→ **Work instructions**:
From the line containing "Kaapelikenkä puristettava 35mm² -8" through the last line of the entries, output the text exactly. Pictures stay out.

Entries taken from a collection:
- - -
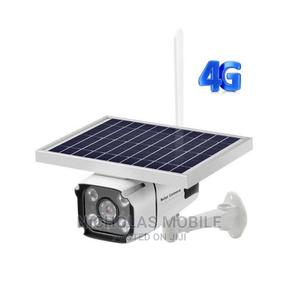 Solar Powered Wifi IP IP67 CCTV Camera   Security & Surveillance for sale in Lagos State, Ikorodu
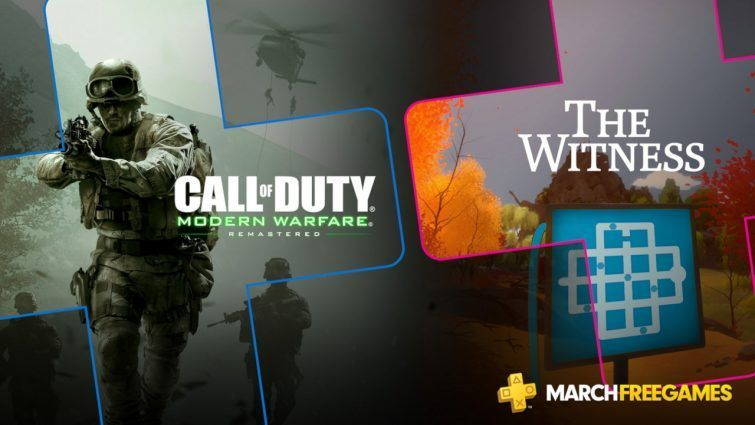 PS Plus Free Games For March 2019 Revealed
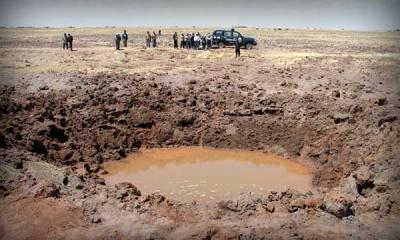 Análisis del meteorito de Carancas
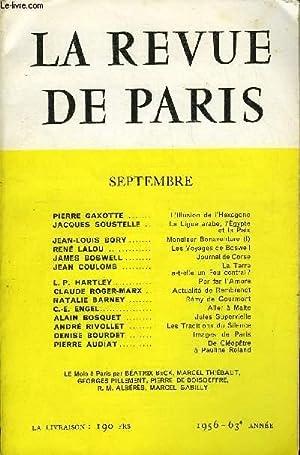 REVUE DE PARIS 63e ANNEE N°9 - PIERRE GAXOTTE . L'Illusion de l'HexagoneJACQUES SOUSTELLE ...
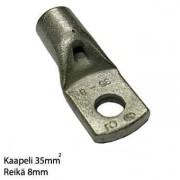 Kaapelikenkä puristettava 35mm² -8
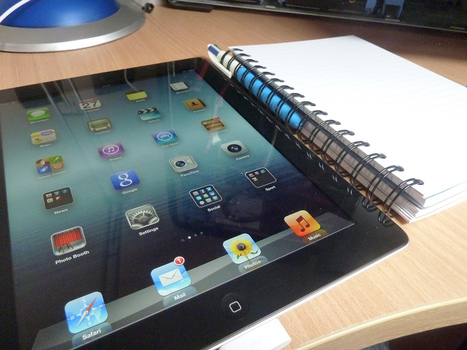 What Students Think About Using iPads in School | Educational Leadership and Technology | Scoop.it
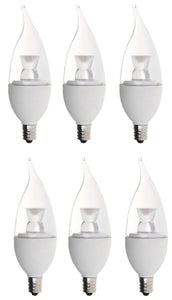 Bioluz LED Dimmable 40 Watt Candelabra Bulbs, Flame Tip LED (Uses only 5 watts), C37 LED Candle Bulbs, 2700K Warm White, UL Listed, E12 Base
- - -
→ **Result**:
 Kaapelikenkä puristettava 35mm² -8
 What Students Think About Using iPads in School | Educational Leadership and Technology | Scoop.it
 Bioluz LED Dimmable 40 Watt Candelabra Bulbs, Flame Tip LED (Uses only 5 watts), C37 LED Candle Bulbs, 2700K Warm White, UL Listed, E12 Base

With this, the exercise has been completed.